Jessi’s face lit up with a mother’s smile, and she reached up to touch Lucas’ hand. “That’s wonderful, baby. I can’t wait to hear it. We’re so proud of you! Did you hear him play the song, Tessa?”

Tessa shook her head. “The drums were too loud. I went with Aunt Audra and Aunt Kira to get manny paddy.”

Jessi chuckled. “A mani/pedi?” She picked up the little girls’ hand, which showcased pastel pink nails. “How beautiful!”

“Let’s see, princess” Tommy said, taking a step closer.

Tessa held out her hands and pulled her legs out from under her to show off her matching pink toes.

Angel gasped dramatically. “They’re gorgeous.”

“She had her hair done, too,” Lucas said. “It looked pretty, but she didn’t like it.”

“Why not?” Jessi asked. “I didn’t even get to see it before you got it all wet.”

“Because it was curly.” Tessa pouted. “I have straight hair.”

Jessi chuckled as she ran her hand over the crown of Tessa’s head. “Well, they’re all gone now.”

They spent the next hour playing with the kids in the pool and then sunbathing on the floats before Sofia, the kids’ nanny, brought Lucas and Tessa into the house to get cleaned up before dinner.

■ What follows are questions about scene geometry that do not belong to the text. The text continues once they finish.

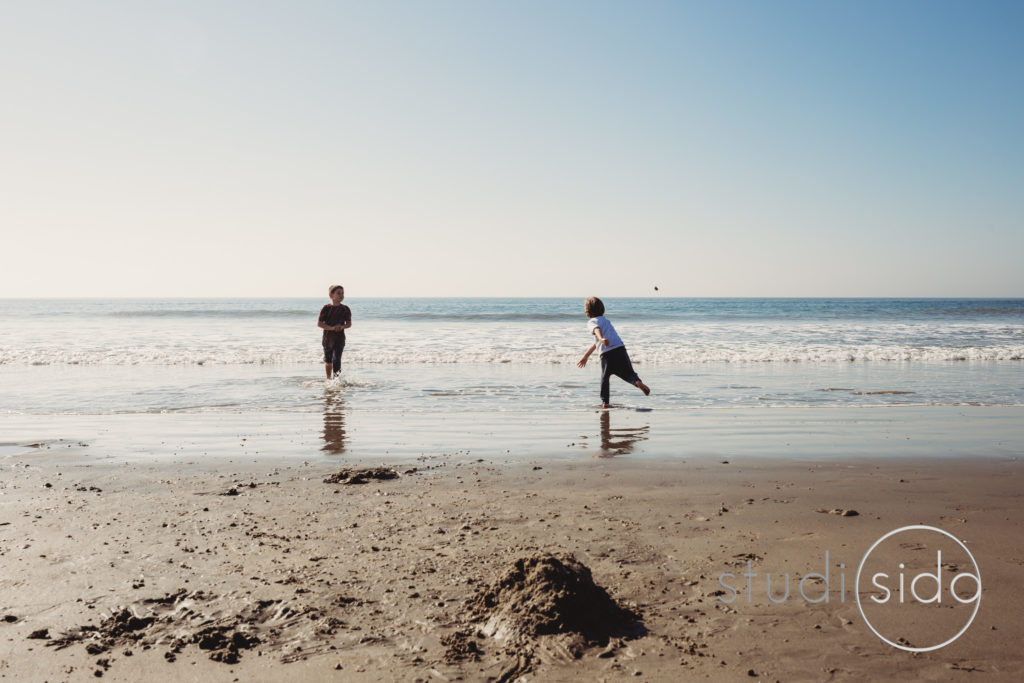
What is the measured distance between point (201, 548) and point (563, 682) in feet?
8.12

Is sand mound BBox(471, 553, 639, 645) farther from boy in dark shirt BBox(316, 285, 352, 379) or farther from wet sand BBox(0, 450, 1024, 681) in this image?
boy in dark shirt BBox(316, 285, 352, 379)

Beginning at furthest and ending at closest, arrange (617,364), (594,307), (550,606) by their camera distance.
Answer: (594,307), (617,364), (550,606)

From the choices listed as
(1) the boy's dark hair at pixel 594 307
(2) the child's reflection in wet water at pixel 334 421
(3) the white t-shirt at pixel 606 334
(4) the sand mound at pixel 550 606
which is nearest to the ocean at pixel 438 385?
(2) the child's reflection in wet water at pixel 334 421

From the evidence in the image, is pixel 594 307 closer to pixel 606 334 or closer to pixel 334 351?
pixel 606 334

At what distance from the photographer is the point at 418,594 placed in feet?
10.5

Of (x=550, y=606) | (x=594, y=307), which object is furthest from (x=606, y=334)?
(x=550, y=606)

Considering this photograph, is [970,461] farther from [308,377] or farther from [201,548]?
[308,377]

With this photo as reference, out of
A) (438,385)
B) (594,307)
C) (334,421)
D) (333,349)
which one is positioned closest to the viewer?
(334,421)

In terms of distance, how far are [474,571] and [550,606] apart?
2.46ft

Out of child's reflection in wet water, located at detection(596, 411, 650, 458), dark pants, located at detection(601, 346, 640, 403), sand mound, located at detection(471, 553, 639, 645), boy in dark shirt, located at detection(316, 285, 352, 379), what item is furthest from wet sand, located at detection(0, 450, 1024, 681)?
boy in dark shirt, located at detection(316, 285, 352, 379)

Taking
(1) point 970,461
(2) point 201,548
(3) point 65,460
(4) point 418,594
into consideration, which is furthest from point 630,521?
(3) point 65,460

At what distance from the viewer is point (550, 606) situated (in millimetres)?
2832

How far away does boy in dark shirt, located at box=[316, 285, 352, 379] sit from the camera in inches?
500

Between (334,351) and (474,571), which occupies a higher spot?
(334,351)
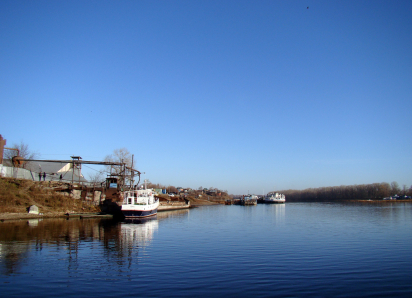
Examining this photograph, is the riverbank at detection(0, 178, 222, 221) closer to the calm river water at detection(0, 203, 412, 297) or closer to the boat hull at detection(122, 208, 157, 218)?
the boat hull at detection(122, 208, 157, 218)

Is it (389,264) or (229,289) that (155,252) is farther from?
(389,264)

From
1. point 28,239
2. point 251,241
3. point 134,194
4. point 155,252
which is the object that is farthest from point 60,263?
point 134,194

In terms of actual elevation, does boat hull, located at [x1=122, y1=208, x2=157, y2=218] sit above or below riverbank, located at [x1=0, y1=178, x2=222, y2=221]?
below

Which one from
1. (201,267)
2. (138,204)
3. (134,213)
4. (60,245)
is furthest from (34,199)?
(201,267)

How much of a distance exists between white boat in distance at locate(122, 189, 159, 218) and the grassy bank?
757cm

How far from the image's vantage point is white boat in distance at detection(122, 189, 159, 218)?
4419 cm

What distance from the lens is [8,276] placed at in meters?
13.3

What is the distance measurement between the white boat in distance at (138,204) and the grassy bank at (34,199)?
24.9 ft

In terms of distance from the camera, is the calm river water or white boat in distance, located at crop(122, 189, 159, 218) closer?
the calm river water

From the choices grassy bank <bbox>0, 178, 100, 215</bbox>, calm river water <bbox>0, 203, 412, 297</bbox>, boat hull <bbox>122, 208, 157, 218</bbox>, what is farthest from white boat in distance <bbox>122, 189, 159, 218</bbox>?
calm river water <bbox>0, 203, 412, 297</bbox>

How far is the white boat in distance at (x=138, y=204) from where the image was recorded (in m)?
44.2

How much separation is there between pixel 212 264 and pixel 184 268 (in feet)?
5.82

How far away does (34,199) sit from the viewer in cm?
4328

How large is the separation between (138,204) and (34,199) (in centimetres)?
1486
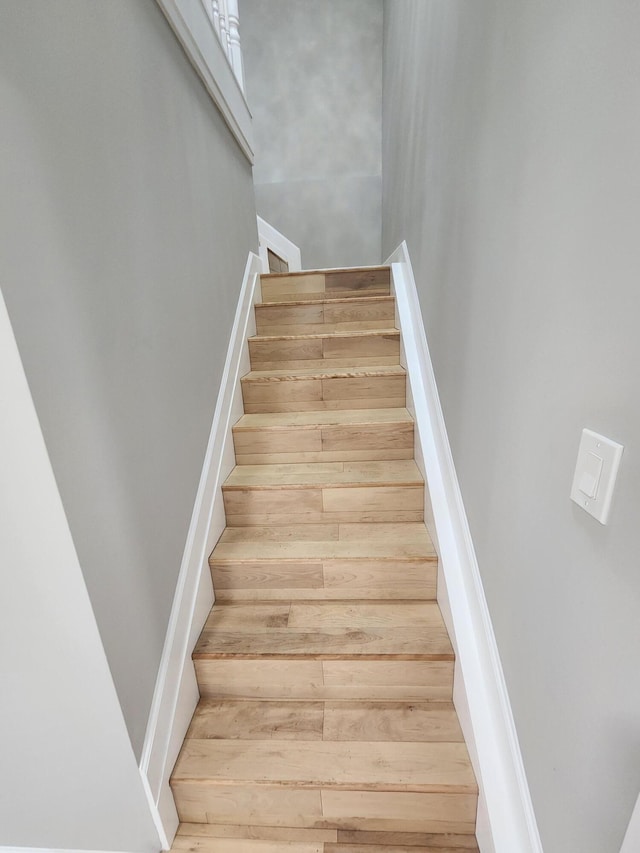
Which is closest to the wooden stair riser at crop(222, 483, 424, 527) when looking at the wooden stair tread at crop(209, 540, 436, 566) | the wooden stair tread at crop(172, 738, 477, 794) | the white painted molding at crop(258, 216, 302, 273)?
the wooden stair tread at crop(209, 540, 436, 566)

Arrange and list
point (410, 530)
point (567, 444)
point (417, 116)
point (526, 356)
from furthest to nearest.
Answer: point (417, 116)
point (410, 530)
point (526, 356)
point (567, 444)

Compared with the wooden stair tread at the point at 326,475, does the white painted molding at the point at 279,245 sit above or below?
above

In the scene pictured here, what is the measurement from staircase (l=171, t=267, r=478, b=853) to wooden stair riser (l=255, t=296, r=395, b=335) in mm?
402

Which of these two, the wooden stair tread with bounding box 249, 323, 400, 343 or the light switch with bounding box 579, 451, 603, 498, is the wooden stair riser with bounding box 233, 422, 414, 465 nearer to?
the wooden stair tread with bounding box 249, 323, 400, 343

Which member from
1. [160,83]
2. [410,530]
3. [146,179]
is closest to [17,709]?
[410,530]

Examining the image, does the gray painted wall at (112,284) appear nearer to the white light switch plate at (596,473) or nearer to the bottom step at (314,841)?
the bottom step at (314,841)

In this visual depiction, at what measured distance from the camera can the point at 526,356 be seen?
2.69 feet

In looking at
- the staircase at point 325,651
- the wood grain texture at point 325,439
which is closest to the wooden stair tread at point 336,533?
the staircase at point 325,651

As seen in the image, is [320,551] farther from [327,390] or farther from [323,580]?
[327,390]

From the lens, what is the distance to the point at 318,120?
3377mm

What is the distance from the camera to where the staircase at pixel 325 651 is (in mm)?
1045

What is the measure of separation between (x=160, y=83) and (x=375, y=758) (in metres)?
1.96

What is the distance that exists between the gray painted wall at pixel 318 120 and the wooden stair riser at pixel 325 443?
2410mm

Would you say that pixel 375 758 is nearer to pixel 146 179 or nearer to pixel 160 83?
pixel 146 179
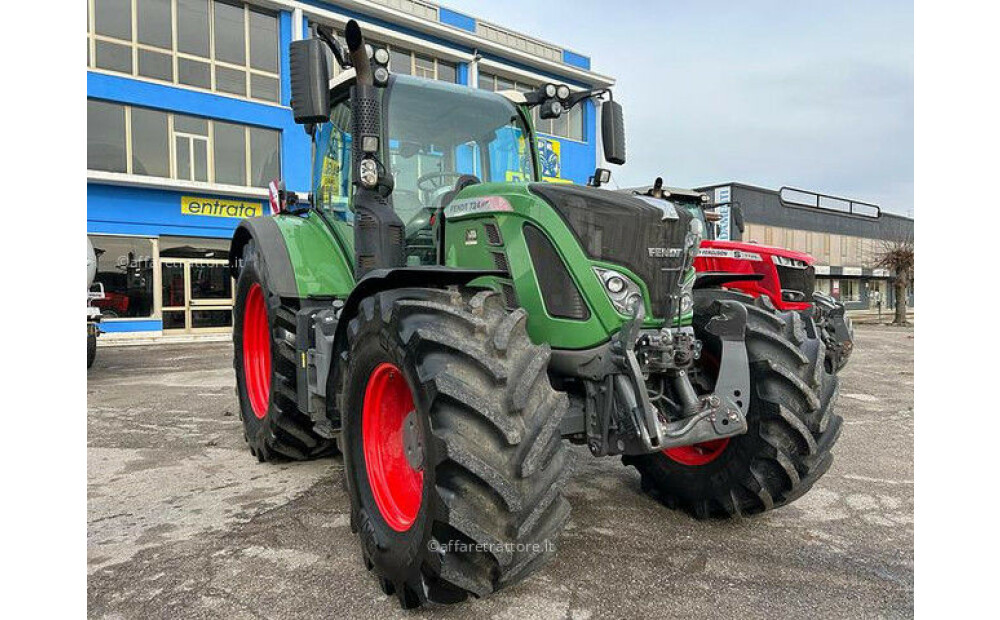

“I guess we should do the same,” Angel said, climbing out of the pool.

On the way inside, Tommy stopped to pick up his things that were still on the lounge chair, and then followed Jessi and Angel upstairs to their suite of rooms so they could shower.

He threw everything onto one of the small couches in the bedroom, and his stomach rumbled. Hungry from playing in the pool with the kids, he asked, “What’s for dinner, A? I’m starved.”

“I was thinking either pulpeta or ropa vieja. Which do you prefer?”

Tommy sometimes mixed up the Cuban dishes that Angel prepared, so he needed clarification, although anything Angel made satisfied his appetite. “Pulpeta is meatloaf. Right?”

Angel looked horrified. “Tommy Blade, did you seriously just call my pulpeta meatloaf? Meatloaf is an American dish that’s almost as dry as a hockey puck and covered in ketchup. Pulpeta is seared to perfection, and then gently simmered in a savory tomato sauce with garlic, peppers, onions, and wine.”